Привлекательная женщина с отчетливой азиатской примесью в чертах лица жаловалась на сына-подростка, а мне все время что-то мешало ее слушать. Проблемы, которые она предъявляла, были весьма существенными: прогулы, драки, учет в детской комнате милиции, хамство в школе и дома, какие-то уже довольно безобразные алкогольные эпизоды… Но при всем при этом меня не покидало странное ощущение, что в развертывающейся передо мной киноленте есть какой-то 25‑й кадр, которого я не улавливаю, но который в корне меняет содержание и даже жанр фильма. Мои уточняющие вопросы явно били мимо цели и ничего не проясняли. В куцей медицинской карте Максима не было никаких интересующих меня диагнозов. Судя по всему, мальчишка вообще болел крайне редко. Его мать выглядела вполне адекватной.
– Скелеты из семейных шкафов – на выход! – наконец напрямую скомандовала я.
– Я не родная мать Максима, – тут же выпалила женщина.
Я вздохнула почти с облегчением.
– Но мы с его отцом познакомились, когда ему было два года, я воспитываю его с трех лет, он называет меня мамой, а свою родную мать не помнит совсем, так как она умерла почти сразу после родов.
Выяснив все известные мачехе медицинские подробности давно минувшей трагедии, я вернулась в сегодняшний день.
– Кроме Максима, у вас сейчас еще общий с мужем ребенок – мальчик Вася, восьми лет…
– У Максима есть еще старшая сестра по матери, ей двадцать два. После смерти матери она живет с бабушкой и дедушкой.
– Максим поддерживает отношения с сестрой?
– Практически нет. Ну, может быть, раз в год туда ездит. Он не рвется, да и его там особо не ждут.
– То есть, выходит, после смерти матери детей поделили? Старшую девочку забрали к себе ее родители, а мальчик-младенец достался отцу?
Вместо того чтобы ответить на мой простой, давний и, в общем-то, не касающийся ее вопрос, женщина вдруг тихо заплакала. Я удивилась, поняла, что скелеты и погремушки этой семьи еще себя не исчерпали, но решила подождать – теперь-то уж, наверное, она сама расскажет.

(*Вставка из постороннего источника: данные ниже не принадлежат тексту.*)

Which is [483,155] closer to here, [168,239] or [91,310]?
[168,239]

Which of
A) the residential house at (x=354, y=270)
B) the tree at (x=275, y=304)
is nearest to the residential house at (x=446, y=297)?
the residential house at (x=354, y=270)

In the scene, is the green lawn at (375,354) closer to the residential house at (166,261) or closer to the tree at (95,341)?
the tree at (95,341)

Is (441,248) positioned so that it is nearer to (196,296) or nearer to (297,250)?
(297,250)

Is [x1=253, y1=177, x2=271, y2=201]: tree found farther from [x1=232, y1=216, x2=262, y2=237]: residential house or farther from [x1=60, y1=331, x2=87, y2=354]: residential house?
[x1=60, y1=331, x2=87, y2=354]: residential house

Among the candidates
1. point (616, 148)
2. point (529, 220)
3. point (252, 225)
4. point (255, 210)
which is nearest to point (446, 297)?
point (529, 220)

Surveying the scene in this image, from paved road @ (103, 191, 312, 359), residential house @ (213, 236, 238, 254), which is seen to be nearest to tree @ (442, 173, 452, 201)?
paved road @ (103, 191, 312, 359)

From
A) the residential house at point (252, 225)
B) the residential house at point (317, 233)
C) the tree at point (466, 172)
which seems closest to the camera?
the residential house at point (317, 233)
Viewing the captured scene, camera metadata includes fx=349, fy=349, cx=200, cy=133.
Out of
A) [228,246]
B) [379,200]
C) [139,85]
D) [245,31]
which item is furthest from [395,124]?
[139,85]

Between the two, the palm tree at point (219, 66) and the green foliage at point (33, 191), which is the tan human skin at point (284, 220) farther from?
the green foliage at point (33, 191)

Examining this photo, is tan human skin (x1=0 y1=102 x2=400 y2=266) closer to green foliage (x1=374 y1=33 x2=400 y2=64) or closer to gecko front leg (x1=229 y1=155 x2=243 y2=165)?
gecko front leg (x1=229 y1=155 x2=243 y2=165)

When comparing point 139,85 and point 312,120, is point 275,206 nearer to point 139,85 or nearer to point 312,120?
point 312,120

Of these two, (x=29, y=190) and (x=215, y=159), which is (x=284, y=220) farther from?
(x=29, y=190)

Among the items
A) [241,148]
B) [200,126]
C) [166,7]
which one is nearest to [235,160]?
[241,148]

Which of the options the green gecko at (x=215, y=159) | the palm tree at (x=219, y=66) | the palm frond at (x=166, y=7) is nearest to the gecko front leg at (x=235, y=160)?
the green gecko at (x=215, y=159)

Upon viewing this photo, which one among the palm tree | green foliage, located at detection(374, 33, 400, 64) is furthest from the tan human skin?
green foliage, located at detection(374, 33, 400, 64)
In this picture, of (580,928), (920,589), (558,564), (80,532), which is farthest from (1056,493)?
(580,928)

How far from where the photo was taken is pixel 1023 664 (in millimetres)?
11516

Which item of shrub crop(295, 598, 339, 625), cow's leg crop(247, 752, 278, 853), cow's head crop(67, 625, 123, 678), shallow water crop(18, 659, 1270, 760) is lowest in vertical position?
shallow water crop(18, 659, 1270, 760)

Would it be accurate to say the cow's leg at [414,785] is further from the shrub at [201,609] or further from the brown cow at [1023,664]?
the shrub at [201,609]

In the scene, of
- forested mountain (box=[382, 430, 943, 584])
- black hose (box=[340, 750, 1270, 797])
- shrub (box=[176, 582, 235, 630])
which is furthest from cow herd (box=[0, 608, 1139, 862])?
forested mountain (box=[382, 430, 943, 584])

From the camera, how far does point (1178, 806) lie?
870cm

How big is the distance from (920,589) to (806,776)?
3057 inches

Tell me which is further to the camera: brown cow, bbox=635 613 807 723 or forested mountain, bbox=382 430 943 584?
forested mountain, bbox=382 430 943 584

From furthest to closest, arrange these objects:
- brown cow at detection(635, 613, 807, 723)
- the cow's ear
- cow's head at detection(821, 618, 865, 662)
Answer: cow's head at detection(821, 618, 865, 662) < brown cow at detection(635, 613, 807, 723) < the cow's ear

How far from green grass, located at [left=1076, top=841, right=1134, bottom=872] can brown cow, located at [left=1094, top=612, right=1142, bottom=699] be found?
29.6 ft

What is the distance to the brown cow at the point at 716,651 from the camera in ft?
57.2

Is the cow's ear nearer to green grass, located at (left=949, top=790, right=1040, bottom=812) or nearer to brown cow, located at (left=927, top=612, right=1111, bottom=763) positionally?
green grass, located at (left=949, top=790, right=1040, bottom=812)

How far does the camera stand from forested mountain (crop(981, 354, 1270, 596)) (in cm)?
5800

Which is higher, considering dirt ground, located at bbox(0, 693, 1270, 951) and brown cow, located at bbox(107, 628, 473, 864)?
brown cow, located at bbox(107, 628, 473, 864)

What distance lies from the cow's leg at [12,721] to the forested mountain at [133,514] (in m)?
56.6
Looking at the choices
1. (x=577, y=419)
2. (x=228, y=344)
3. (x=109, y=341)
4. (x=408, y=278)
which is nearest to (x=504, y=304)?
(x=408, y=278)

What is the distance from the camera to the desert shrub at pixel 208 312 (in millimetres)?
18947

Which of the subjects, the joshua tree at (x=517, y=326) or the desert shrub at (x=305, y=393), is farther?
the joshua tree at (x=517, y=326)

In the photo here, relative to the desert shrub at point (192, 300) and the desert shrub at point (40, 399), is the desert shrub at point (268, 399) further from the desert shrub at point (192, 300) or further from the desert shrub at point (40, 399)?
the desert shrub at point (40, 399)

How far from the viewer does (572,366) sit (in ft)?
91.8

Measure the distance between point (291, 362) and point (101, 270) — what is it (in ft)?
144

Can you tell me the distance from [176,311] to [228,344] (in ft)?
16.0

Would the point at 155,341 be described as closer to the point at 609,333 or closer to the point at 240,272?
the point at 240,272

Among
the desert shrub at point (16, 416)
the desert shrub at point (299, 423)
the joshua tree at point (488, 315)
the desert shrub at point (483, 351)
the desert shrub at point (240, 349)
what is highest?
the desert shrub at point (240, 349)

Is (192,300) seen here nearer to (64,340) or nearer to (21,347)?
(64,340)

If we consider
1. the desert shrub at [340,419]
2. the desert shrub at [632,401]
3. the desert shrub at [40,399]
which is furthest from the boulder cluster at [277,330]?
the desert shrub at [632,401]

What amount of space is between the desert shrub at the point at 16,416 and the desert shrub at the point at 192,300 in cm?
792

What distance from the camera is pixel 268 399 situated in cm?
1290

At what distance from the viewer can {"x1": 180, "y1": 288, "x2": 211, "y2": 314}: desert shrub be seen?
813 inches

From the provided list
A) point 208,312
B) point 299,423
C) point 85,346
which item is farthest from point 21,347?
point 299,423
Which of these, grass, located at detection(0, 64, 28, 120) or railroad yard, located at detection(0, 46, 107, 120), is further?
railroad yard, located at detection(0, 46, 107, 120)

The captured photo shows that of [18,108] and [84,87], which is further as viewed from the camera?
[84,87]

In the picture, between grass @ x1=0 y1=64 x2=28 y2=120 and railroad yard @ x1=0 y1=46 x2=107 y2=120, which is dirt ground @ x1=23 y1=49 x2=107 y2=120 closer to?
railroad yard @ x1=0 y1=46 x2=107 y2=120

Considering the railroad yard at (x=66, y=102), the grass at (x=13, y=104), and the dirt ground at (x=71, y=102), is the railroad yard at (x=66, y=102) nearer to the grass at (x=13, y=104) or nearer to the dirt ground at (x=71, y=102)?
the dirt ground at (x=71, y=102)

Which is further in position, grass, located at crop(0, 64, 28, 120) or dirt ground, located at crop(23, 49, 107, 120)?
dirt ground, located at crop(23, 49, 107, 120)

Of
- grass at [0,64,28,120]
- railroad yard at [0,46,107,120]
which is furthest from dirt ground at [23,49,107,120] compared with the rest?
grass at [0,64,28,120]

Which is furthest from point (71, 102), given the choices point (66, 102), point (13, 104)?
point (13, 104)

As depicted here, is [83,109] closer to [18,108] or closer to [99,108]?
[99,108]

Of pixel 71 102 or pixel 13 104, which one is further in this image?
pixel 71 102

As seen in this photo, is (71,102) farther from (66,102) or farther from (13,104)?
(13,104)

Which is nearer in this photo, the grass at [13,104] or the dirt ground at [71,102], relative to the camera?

– Его никто не хотел, – вытерев покрасневший, распухший от слез нос, сказала она. – Это ужасно, я знаю, но они все, даже мой муж… они видели в нем, в ребенке, того, из-за кого умерла его жена, их дочь. Убийцу своей матери…
– Господи, какой бред!
– Да, конечно, я понимаю. Но он очень ее любил. Очень. Меня – нет, хотя теперь, конечно, чего уж… все уже привыкли. Они вместе учились, все делали вместе, понимали друг друга с полуслова. У них была прекрасная семья, они оба обожали дочь…
– Но при чем тут новорожденный младенец?
– Разумеется, ни при чем. Но отец не хотел его видеть, потому что он напоминал ему… и отвез в Казахстан, к своей матери. А она уже тогда была больная и тоже не справлялась с младенцем. Девочку забрали родители жены, а он тогда много пил и…
– Вы тоже родом из Казахстана? – уже догадалась я.
– Да. Я полукровка. Мои родители и семья Андрея были соседями. Они, можно сказать, сосватали меня. Я младше, Андрей меня почти не помнил к тому моменту, но он согласился, потому что его мать не могла больше с маленьким.